EXERCISE OBJECTIVE:
Each record should be given back exactly, with none missing.

Saved entries

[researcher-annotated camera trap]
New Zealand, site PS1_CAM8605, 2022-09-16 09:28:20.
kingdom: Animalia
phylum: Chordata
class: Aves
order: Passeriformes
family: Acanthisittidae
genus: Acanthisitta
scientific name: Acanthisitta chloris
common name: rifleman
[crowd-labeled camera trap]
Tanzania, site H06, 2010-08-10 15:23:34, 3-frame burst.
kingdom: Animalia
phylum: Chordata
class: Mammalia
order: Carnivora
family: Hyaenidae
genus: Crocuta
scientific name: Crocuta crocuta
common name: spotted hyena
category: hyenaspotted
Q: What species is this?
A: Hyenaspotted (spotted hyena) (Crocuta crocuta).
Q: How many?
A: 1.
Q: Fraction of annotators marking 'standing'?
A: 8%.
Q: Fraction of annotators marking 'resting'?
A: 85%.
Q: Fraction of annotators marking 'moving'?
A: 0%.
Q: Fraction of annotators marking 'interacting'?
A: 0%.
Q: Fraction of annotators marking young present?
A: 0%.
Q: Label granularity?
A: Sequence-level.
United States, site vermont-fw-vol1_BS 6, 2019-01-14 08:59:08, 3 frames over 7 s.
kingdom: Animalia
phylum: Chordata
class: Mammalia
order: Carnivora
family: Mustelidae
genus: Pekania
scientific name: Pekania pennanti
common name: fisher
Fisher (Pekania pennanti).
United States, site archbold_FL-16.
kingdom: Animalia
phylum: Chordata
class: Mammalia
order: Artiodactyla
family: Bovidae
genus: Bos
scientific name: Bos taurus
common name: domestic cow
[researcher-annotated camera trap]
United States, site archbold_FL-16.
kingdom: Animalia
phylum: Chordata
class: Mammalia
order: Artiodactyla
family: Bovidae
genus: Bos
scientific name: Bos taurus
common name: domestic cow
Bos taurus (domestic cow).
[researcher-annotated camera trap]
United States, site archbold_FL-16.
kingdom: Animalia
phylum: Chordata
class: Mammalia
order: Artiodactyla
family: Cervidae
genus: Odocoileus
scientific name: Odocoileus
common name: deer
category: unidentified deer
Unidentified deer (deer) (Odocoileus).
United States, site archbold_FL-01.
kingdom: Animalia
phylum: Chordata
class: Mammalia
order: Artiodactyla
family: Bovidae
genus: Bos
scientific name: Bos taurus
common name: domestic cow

WRITTEN REPLY:
[researcher-annotated camera trap]
New Zealand, site PS1_CAM8605, 2022-09-16 09:28:20.
kingdom: Animalia
phylum: Chordata
class: Aves
order: Passeriformes
family: Acanthisittidae
genus: Acanthisitta
scientific name: Acanthisitta chloris
common name: rifleman
[crowd-labeled camera trap]
Tanzania, site H06, 2010-08-10 15:23:34, 3-frame burst.
kingdom: Animalia
phylum: Chordata
class: Mammalia
order: Carnivora
family: Hyaenidae
genus: Crocuta
scientific name: Crocuta crocuta
common name: spotted hyena
category: hyenaspotted
Q: What species is this?
A: Hyenaspotted (spotted hyena) (Crocuta crocuta).
Q: How many?
A: 1.
Q: Fraction of annotators marking 'standing'?
A: 8%.
Q: Fraction of annotators marking 'resting'?
A: 85%.
Q: Fraction of annotators marking 'moving'?
A: 0%.
Q: Fraction of annotators marking 'interacting'?
A: 0%.
Q: Fraction of annotators marking young present?
A: 0%.
Q: Label granularity?
A: Sequence-level.
United States, site vermont-fw-vol1_BS 6, 2019-01-14 08:59:08, 3 frames over 7 s.
kingdom: Animalia
phylum: Chordata
class: Mammalia
order: Carnivora
family: Mustelidae
genus: Pekania
scientific name: Pekania pennanti
common name: fisher
Fisher (Pekania pennanti).
United States, site archbold_FL-16.
kingdom: Animalia
phylum: Chordata
class: Mammalia
order: Artiodactyla
family: Bovidae
genus: Bos
scientific name: Bos taurus
common name: domestic cow
[researcher-annotated camera trap]
United States, site archbold_FL-16.
kingdom: Animalia
phylum: Chordata
class: Mammalia
order: Artiodactyla
family: Bovidae
genus: Bos
scientific name: Bos taurus
common name: domestic cow
Bos taurus (domestic cow).
[researcher-annotated camera trap]
United States, site archbold_FL-16.
kingdom: Animalia
phylum: Chordata
class: Mammalia
order: Artiodactyla
family: Cervidae
genus: Odocoileus
scientific name: Odocoileus
common name: deer
category: unidentified deer
Unidentified deer (deer) (Odocoileus).
United States, site archbold_FL-01.
kingdom: Animalia
phylum: Chordata
class: Mammalia
order: Artiodactyla
family: Bovidae
genus: Bos
scientific name: Bos taurus
common name: domestic cow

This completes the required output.